Discover more from Software at Scale
Why you should frequently turn down ~30% of canary instances
The most effective (if scary) way to understand how your stateless service operates under load
If you’re building a production service that handles a large number of requests per second with high availability, it’s wise to understand how the service behaves when it’s overloaded. For example, with Python web servers, the scaling limits are often due to high memory usage. CPU utilization is generally low, and overloads manifest as higher rate of OOMs. This awareness can be crucial during an emergency.
However, it’s often unclear how to understand scalability limits for a service. A common approach is to start with a synthetic load via a script, which are most useful when the underlying service provides a relatively simple API (like Get, Put) and will behave similarly under production traffic. But this approach is not suitable if your service serves a large number of endpoints, has non trivial business logic, or has a fair number of dependencies that can affect availability. For example, a load testing script might not trigger an expensive case or an RPC to a fragile dependency. It also adds toil to maintain custom load testing scripts, and load testing tends to become a one-off process rather than an easily repeatable one.
An alternate approach is the Utilization DRT (Disaster Recovery Test).
The goals are:
Estimate the amount of headroom your service can handle in practice
Determine anomalies in behavior of your service when it’s overloaded
To reliably run a production service - it’s important to understand its headroom - how much percent of current peak traffic it can handle without falling over.
Service owners should estimate a back of the napkin desired headroom percent - based on the service’s availability SLA, cost budget, traffic patterns and auto-scaling efficiency. For me, it’s generally 30 - 40% for a service that has to handle three 9s or more. Then one can use the utilization DRT to estimate what its headroom is so that capacity (or minimum autoscaled capacity) can be provisioned correctly.
Additionally, services tend to display unnatural behavior when under heavy load - garbage collection pausing too often under load is a standard problem for JVM based servers. Understanding this and tuning servers under controlled conditions is important so that they don’t fall over on high stress days due to unforeseen issues.
The steps are:
One time - Create a dedicated canary cluster that is X% (usually 10%) of your production cluster
One time - Configure a request proxy (Envoy / Amazon API Gateway) to send X% of traffic to the canary cluster
One time - Set up a canary dashboard that tracks requests per second (RPS), number of available processes serving requests, and availability percentage
Turn down instances in the canary cluster one-by-one until it’s clear that with one more instance going down, users will see an availability hit
This is similar in appearance to a “Chaos Monkey” test - but with a clear goal in mind - to understand the behavior of your cluster in practice.
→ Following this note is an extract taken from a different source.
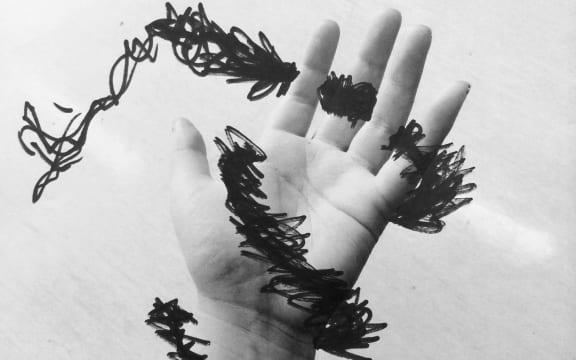 A hand is obscured by black scribbles, to illustrate struggles with mental health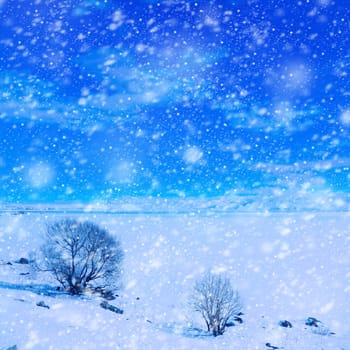 Snow covered empty frozen landscape of mountainside over blue sky with clouds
There’s several advantages of performing these.
It mirrors production traffic
This is the key advantage - it allows one to test complicated web servers without hand-written load generation scripts.
It’s relatively simple to set up
A request proxy and an isolated canary cluster is independently useful to have set up. After that - all you need a script that turns off web server processes, or more commonly, proxy sidecar processes, and a script to turn them back when it’s time to rollback the change. This also implies it’s easy to set up automation to do this process repeatedly.
It’s easy to estimate overall cluster throughput
Let’s say that a service’s peak load is 1,000 RPS, and it’s provisioned to a 100 pods, each running a single server process that can handle one request at a time. One can set aside 10 pods as the canary deployment, and turn them down until it seems like your request proxy has to retry a large number of requests to provide the appearance of reliability to clients. In this example - let’s say that that tipping point was 4 pods. We can then justifiably conclude that the overall cluster has 40% headroom for today’s load.
This approach has some unique downsides.
It cannot easily be used for new services
The recommendation for new services is to slowly ramp up traffic and add headroom as required.
It doesn’t solve for overloaded dependencies
One solution for learning how your service reacts when another service is acting overloaded is to run a DRT for that other service.
Why not use auto-scaling so you never have to worry about capacity issues?
Auto-scaling is a great solution to dynamically scale the number of instances - not only does it keep the system efficient, but also safe from client overload. However, auto-scaling is inherently reactive - a service will see an availability hit if there’s a large spike of requests that it cannot handle. So you will need to provision enough headroom to ensure that your service is not overloaded while auto-scaling kicks in, and then we’re back to square one - how much headroom is enough? Use a utilization DRT to confirm.
Why not use serverless and not deal with these issues?
Serverless/Lambdas tends to be at least 5x more expensive than running a server in AWS. At some point, the cost tradeoff is too hard to ignore, let alone other issues like cold start times.
Utilization DRTs are a useful tool for a reliability engineer to truly understand how their service will perform under overload and be more confident for scale ups or launches. Hopefully this post talks through a simple technique to run services more predictably and reliably.